→ FRAGMENTO
::::
1951. Una noticia en la prensa
conmociona a la sociedad occidental, y muy particularmente a los británicos: Dos altos
cargos de la clase dirigente del Reino Unido, Donald McLean y Guy Burguess, dos
diplomáticos con destino en Estados Unidos, han desertado de sus puestos y
pedido refugio en la Unión Soviética.
Alan Bates como Guy Burgess en An Englishman Abroad |
Insólito. La
sociedad británica no salía de su asombro, pero la noticia no dejaba lugar a
dudas y en la atmósfera de guerra fría que permeaba todas la capas y estratos
sociales del llamado mundo libre esto era una enormidad todavía mayor que la
traición a la patria, ya de por sí monstruosa; era una bofetada a todo un estilo de vida, el de la Europa occidental y la
América anglosajona.
Tras las primeras
investigaciones enseguida quedó claro cómo había estallado el escándalo: las indagaciones
que se estaban llevando a cabo en el proyecto Venona, una colaboración secreta
de las agencias inglesa y americana de espionaje en la descodificación de
documentos cifrados, estaban casi a punto de desenmascarar a Donald McLean, y éste,
avisado a tiempo, se dio a la fuga junto a Guy Burguess.
::::
→ REGISTROS DE DATOS
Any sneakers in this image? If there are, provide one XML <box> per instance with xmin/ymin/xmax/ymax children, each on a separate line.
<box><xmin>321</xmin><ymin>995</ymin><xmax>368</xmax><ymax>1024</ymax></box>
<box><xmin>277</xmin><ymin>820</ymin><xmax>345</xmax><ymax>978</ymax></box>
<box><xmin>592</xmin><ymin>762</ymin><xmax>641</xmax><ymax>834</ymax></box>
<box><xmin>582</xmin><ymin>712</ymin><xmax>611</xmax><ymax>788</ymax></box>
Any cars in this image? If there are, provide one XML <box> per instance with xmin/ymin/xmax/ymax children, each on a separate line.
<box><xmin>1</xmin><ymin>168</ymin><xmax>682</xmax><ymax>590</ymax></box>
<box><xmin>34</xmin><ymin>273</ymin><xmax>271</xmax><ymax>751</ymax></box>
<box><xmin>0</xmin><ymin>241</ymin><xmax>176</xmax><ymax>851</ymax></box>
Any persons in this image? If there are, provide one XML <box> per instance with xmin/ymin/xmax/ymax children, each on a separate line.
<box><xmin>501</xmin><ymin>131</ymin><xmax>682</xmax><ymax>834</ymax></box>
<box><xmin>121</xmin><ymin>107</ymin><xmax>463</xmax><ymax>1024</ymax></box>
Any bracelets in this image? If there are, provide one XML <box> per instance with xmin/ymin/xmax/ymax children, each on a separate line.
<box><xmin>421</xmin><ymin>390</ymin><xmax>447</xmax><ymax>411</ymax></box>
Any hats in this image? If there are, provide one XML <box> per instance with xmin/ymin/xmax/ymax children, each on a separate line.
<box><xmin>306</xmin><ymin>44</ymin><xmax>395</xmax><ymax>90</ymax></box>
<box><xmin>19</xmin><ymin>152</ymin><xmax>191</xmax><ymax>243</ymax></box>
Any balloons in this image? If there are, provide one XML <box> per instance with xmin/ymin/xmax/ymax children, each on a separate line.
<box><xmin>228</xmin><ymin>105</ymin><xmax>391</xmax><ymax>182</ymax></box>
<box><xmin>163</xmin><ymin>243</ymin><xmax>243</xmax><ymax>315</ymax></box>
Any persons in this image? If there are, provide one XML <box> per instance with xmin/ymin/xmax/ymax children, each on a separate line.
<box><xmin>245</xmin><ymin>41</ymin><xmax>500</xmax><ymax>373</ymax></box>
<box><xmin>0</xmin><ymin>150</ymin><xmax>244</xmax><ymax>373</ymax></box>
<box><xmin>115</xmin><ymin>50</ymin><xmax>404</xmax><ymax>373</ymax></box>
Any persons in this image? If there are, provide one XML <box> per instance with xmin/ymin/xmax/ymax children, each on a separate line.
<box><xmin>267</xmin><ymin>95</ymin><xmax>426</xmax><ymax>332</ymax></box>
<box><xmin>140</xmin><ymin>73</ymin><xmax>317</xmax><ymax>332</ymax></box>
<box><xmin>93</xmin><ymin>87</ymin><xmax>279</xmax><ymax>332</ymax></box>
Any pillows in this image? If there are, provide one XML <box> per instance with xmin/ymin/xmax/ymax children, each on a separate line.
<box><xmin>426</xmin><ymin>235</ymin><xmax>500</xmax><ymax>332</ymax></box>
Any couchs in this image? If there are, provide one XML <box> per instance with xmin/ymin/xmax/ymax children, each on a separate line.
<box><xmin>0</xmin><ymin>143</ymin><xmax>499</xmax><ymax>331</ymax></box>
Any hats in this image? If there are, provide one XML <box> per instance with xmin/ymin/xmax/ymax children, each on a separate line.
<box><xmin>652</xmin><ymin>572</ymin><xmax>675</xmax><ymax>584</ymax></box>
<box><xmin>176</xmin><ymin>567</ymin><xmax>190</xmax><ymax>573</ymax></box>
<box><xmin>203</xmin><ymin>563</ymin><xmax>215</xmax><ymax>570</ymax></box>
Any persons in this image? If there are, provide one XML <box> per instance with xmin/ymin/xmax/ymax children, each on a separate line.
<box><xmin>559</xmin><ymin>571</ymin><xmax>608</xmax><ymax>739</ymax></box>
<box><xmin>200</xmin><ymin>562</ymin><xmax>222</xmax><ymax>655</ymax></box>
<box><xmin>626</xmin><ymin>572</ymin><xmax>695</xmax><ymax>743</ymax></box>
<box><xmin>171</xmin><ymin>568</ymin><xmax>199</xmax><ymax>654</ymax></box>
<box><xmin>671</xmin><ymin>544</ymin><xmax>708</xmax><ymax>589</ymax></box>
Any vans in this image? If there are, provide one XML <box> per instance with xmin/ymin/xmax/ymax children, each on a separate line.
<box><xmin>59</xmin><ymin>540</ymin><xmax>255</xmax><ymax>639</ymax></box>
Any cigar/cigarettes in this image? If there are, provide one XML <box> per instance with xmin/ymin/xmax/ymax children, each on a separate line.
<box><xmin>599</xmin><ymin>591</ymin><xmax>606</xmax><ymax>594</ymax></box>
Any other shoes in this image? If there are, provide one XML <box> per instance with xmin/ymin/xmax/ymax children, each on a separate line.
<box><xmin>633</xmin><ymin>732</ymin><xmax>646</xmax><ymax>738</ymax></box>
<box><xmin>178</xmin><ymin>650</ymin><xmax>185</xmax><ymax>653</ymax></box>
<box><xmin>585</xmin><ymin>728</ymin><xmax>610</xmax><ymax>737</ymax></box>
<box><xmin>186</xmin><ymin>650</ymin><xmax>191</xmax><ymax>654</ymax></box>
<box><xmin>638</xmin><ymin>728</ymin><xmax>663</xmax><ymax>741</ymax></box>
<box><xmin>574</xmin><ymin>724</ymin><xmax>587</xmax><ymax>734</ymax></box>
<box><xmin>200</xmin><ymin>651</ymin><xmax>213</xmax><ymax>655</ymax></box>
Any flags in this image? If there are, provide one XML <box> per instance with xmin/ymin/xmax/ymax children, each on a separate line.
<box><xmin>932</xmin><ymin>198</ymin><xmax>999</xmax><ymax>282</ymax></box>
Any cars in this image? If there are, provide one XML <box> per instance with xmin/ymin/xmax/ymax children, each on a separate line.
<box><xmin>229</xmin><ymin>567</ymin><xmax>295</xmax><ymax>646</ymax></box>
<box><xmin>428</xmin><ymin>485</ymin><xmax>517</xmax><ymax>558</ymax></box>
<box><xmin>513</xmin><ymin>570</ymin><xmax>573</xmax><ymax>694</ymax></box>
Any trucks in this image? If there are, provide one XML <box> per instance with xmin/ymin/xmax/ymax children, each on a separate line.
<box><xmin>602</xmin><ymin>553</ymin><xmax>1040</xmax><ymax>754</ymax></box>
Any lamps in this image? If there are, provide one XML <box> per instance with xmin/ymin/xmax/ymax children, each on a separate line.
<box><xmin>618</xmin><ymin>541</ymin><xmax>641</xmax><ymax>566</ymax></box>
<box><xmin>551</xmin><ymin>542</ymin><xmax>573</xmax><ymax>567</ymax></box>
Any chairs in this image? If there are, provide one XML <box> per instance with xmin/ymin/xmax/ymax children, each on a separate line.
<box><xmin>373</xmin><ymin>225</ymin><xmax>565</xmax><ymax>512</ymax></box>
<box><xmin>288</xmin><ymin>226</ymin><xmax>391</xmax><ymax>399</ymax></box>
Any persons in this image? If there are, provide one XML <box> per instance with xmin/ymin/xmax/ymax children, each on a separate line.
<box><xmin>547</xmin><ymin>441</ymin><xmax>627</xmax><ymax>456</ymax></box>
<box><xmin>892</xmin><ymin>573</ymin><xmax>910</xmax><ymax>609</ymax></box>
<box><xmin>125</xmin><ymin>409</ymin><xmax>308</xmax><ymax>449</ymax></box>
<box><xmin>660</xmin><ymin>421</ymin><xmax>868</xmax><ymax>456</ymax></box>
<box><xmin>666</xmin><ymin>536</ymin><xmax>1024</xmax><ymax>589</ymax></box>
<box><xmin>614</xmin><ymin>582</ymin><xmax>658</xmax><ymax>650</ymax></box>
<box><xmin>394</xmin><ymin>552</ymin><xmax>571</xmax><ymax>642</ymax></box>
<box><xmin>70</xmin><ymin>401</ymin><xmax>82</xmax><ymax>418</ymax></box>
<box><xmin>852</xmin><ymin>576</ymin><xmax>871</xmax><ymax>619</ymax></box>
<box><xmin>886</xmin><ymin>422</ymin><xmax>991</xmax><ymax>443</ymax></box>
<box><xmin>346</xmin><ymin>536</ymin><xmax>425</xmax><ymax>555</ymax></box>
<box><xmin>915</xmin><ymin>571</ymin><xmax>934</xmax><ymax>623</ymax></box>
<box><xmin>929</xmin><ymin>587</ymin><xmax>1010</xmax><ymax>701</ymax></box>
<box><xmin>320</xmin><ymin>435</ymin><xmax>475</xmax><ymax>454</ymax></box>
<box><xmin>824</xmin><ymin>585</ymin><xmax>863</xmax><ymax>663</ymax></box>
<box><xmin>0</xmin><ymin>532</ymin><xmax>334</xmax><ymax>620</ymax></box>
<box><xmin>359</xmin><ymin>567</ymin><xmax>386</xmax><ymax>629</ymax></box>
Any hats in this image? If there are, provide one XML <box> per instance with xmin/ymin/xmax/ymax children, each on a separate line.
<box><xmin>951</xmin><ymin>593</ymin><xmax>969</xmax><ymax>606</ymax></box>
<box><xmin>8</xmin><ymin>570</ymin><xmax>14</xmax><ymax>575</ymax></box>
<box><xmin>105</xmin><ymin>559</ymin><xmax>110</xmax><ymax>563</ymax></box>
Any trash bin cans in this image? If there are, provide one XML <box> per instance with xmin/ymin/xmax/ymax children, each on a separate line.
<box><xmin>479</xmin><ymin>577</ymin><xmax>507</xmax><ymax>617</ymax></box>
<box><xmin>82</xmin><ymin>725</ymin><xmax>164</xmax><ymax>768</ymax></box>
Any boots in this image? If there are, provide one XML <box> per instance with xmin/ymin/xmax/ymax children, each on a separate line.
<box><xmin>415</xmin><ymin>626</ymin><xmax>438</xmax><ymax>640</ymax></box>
::::
→ TAREAS Y EJERCICIOS
- A) Resume en dos frases el fragmento sobre la deserción de los dos diplomáticos británicos.
- B) Retoma el fragmento sobre la deserción de los dos diplomáticos británicos y continúa su redacción a partir de la última frase.

→ RESPUESTAS
- A) En 1951, la prensa informó de que Donald McLean y Guy Burguess, dos altos cargos británicos destinados como diplomáticos en Estados Unidos, habían desertado y pedido refugio en la Unión Soviética, algo que dejó atónita a la sociedad británica en plena atmósfera de guerra fría. Las investigaciones mostraron que el proyecto Venona, una colaboración secreta de las agencias de espionaje inglesa y americana para descodificar documentos cifrados, estaba a punto de desenmascarar a McLean, y que este, avisado a tiempo, huyó junto a Burguess.

- B)
La huida de Guy Burgess,
en estrecha colaboración hasta entonces con Kim Philby, con quien vivía en
pareja, colocaba también a éste bajo sospecha. Y Philby ocupaba nada menos que el cargo de Jefe
de la Sección Antisoviética en esa red de espionaje de la postguerra. ¿Sería
Philby el verdadero tercer hombre?...
Dos años antes, en
1949, se había estrenado con gran éxito la película de Carol Reed El tercer hombre, sobre un guión de Graham Greene, antiguo agente secreto y
amigo personal de Philby. Graham Greene no puede eludir la pregunta con que le van a acosar los periodistas, y aunque él siempre negará, a la postre muchos dudaron de si
no habría abandonado su oficio para no tener que delatar a su amigo, de quien seguramente
tendría sobrados motivos para sospechar.
En cualquier caso
y aunque todo le acuse, no aparecen pruebas convincentes en aquellos momentos.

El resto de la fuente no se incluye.